= IEC 60364 =

International standard on electrical installations of buildings

IEC 60364 Low-voltage electrical installations is the International Electrotechnical Commission (IEC)'s international standard series on low-voltage electrical installations. This standard is an attempt to harmonize national wiring standards in an IEC standard and is published in the European Union by CENELEC as "HD 60364". The latest versions of many European wiring regulations (e.g., BS 7671 in the UK) follow the section structure of IEC 60364 very closely, but contain additional language to cater for historic national practice and to simplify field use and determination of compliance by electricians and inspectors. National codes and site guides are meant to attain the common objectives of IEC 60364, and provide rules in a form that allows for guidance of persons installing and inspecting electrical systems.

◇ ◇ ◇ ◇ ◇

> _List of tasks_
1: Update the IEC 60364 description by restating it from "IEC 60364 Low-voltage" up to and including "inspecting electrical systems.", replacing "electricians" with "installers".
2: According to the IEC 60364 description, under what designation does CENELEC publish the standard in the European Union?

◇ ◇ ◇ ◇ ◇

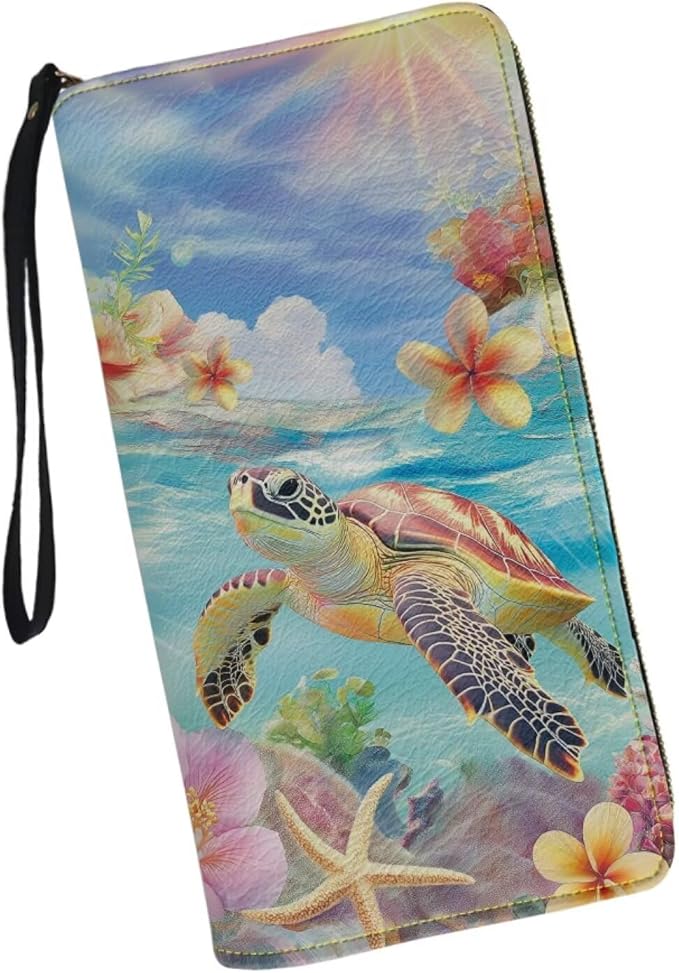 Bulopur Floral Sea Turtle Wallet for Women Tropical Hibiscus Floral Wristlet Wallet Purse Envelope Long Wallets PU Leather Travel Wallet Passport Holder for Ladies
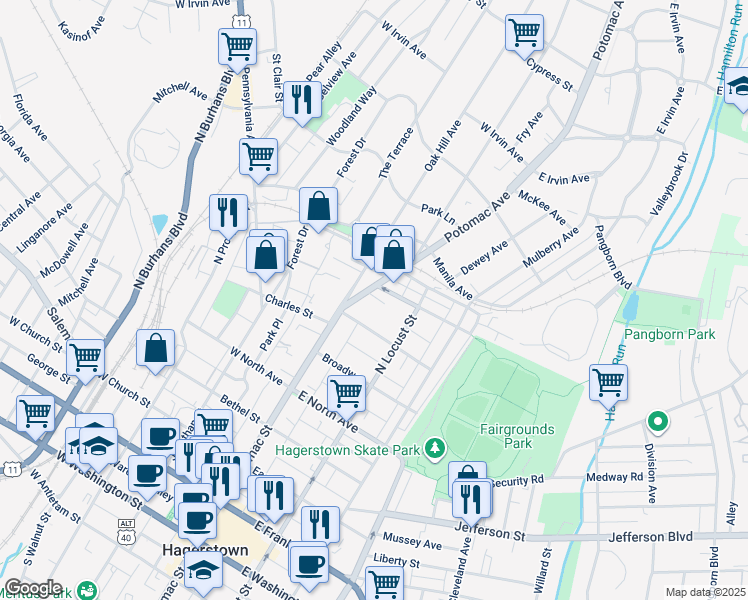 map of restaurants, bars, coffee shops, grocery stores, and more near 632 Potomac Avenue in Hagerstown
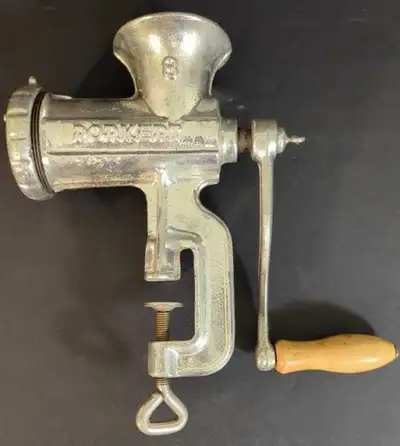 This is a vintage Porkert meat grinder, ready to tackle any meat grinding task with classic style. I...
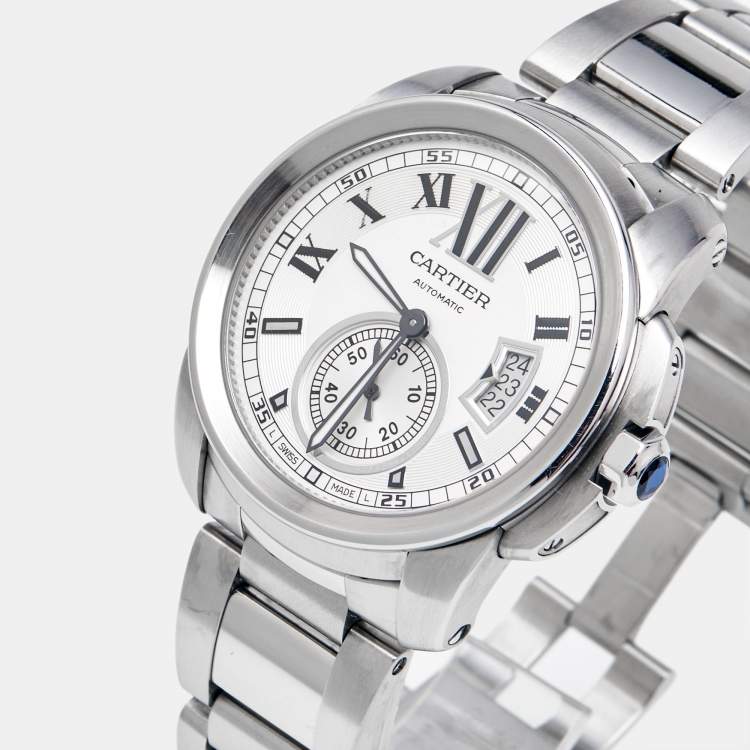 Pre Owned Cartier Silver Stainless Steel Calibre de Cartier W7100015 Men's Wristwatch 42 mm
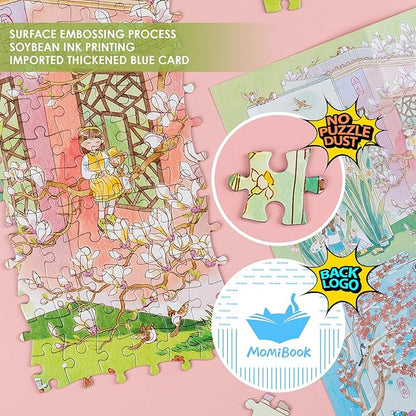 MOMIBOOK 1000 Piece Puzzle for Adults Jigsaw Puzzles of Flower Calendar, Photosensitive Discoloration Painting Image Four Seasons Challenging Impossible Puzzle Unique Party Christmas Birthday Gifts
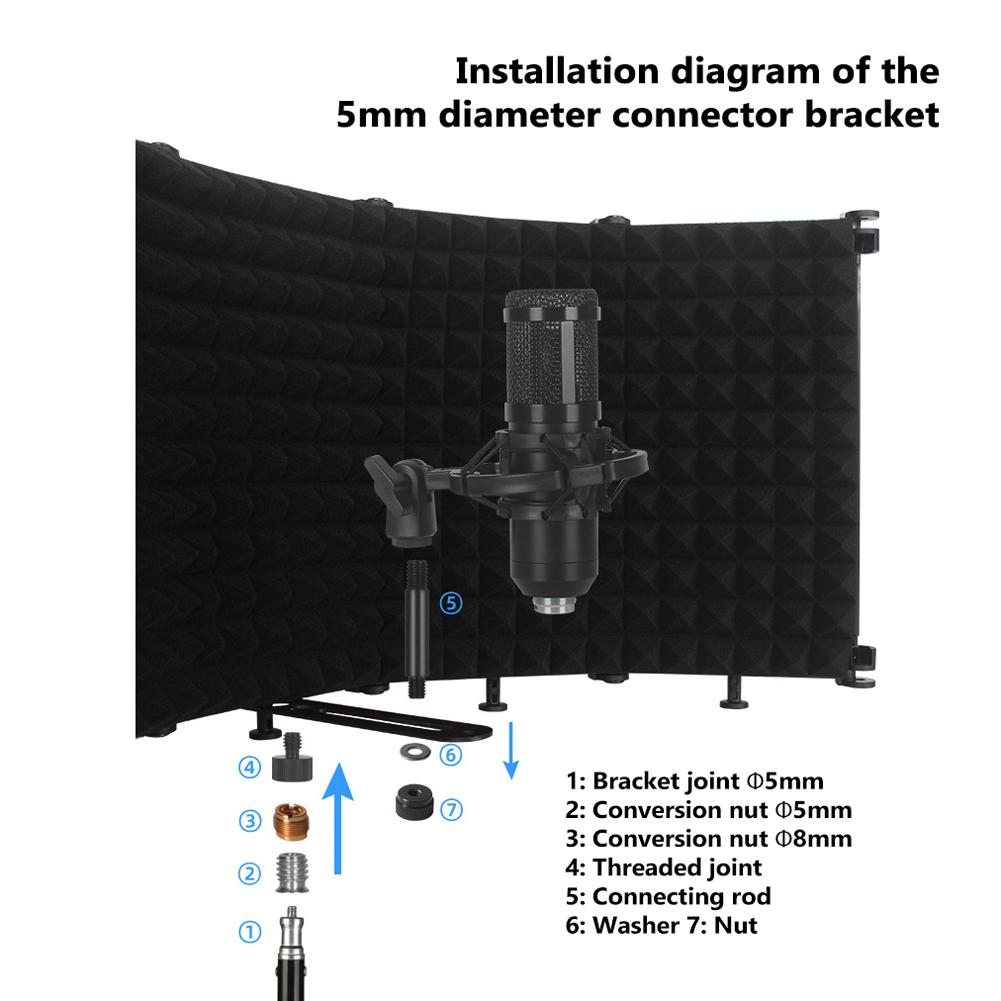 Складная регулируемая звукопоглощающая панель для записи вокала, портативный микрофон с акустической изоляцией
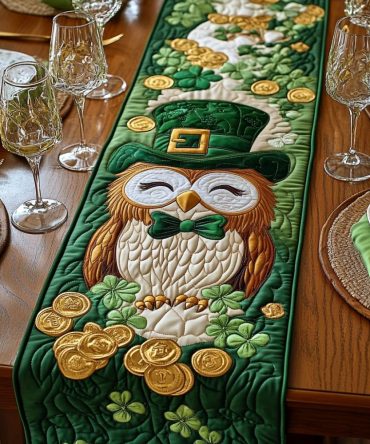 Green Fortune Quilted Table Runner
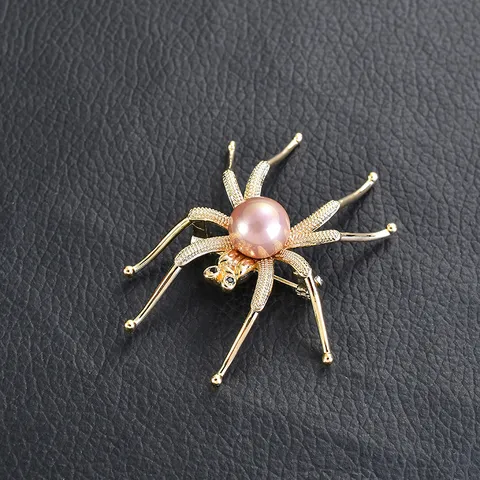 Vintage Kupfer Strass Spinne Brosche Kreative Insekt Geformt Mantel Revers Nadel Mit Künstliche Perle Mode Luxus Anzug Schmuck Für Herren Damen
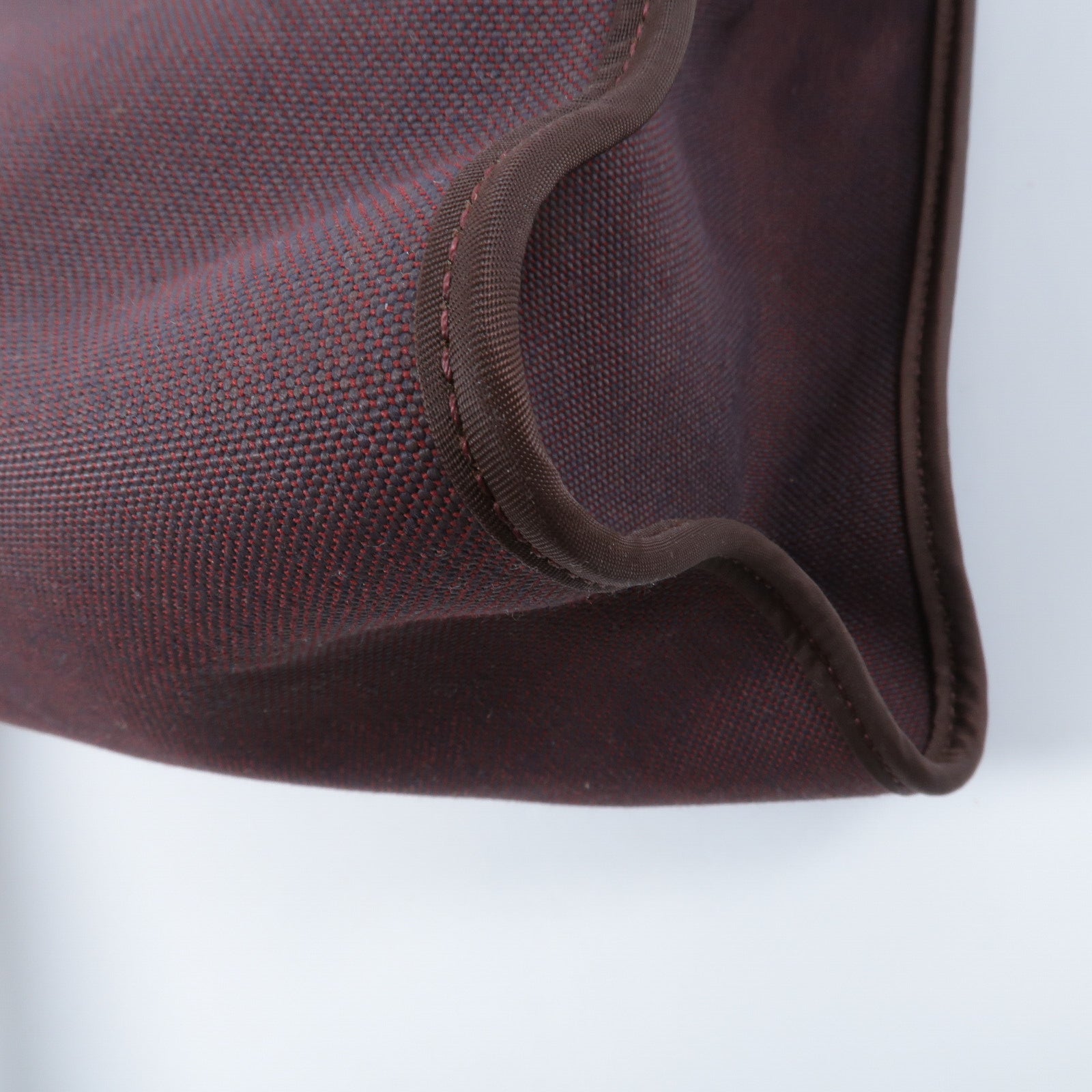 HERMES 帆布/Veau Hunter皮革Herbag MM手挽肩背兩用袋Rouge H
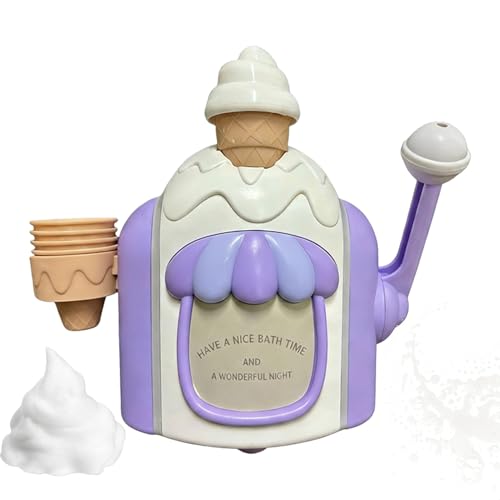 Fabricante De Helados para Baño, Máquina De Burbujas De Baño Juguete De Espuma De Helados Juguete De Bañera para Niños Y Niñas Preescolares De 4+ Años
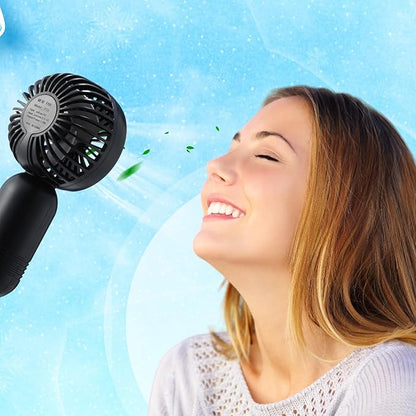 Rossesay 12 Pack Mini Portable Handheld Fan Bulk for Travel 3 Speeds, Rechargeable USB Battery Operated, Small Personal Eyelash Fans for Women Men Indoor Outdoor(Black,Classic Style)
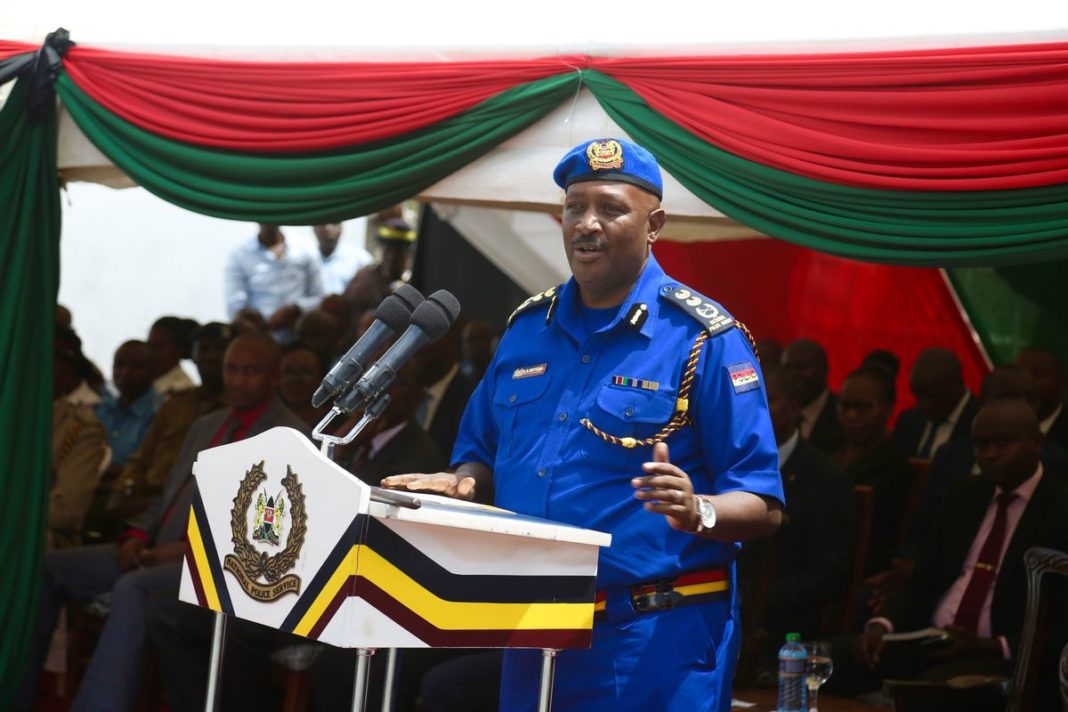 IG Hillary Mutyambai at a past event. [Source/Twitter/NPS-Kenya]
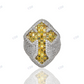 Baguette cut Yellow Color Diamond Fully Iced Out Cross Design Ring hip hop jewelry CustomDiamJewel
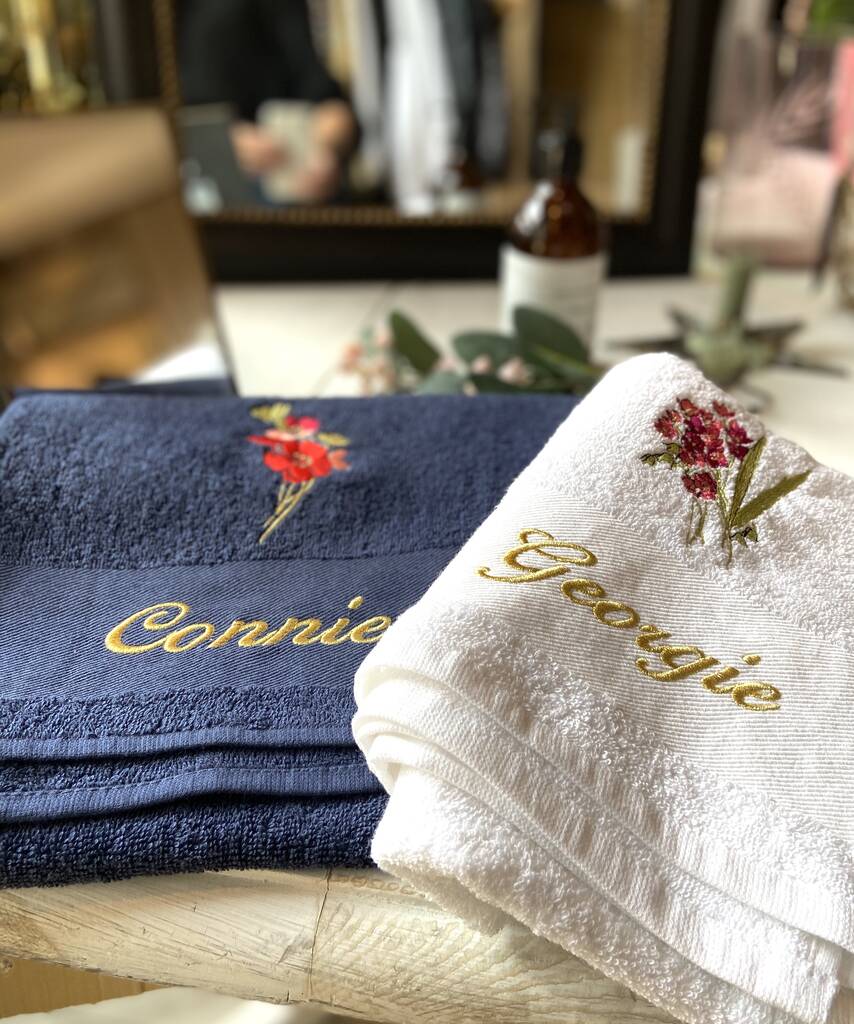 Personalised Birth Flower Towel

◇ ◇ ◇ ◇ ◇

> _Completed exercise_
1:
IEC 60364 Low-voltage electrical installations is the International Electrotechnical Commission (IEC)'s international standard series on low-voltage electrical installations. This standard is an attempt to harmonize national wiring standards in an IEC standard and is published in the European Union by CENELEC as "HD 60364". The latest versions of many European wiring regulations (e.g., BS 7671 in the UK) follow the section structure of IEC 60364 very closely, but contain additional language to cater for historic national practice and to simplify field use and determination of compliance by installers and inspectors. National codes and site guides are meant to attain the common objectives of IEC 60364, and provide rules in a form that allows for guidance of persons installing and inspecting electrical systems.

2: CENELEC publishes it as "HD 60364".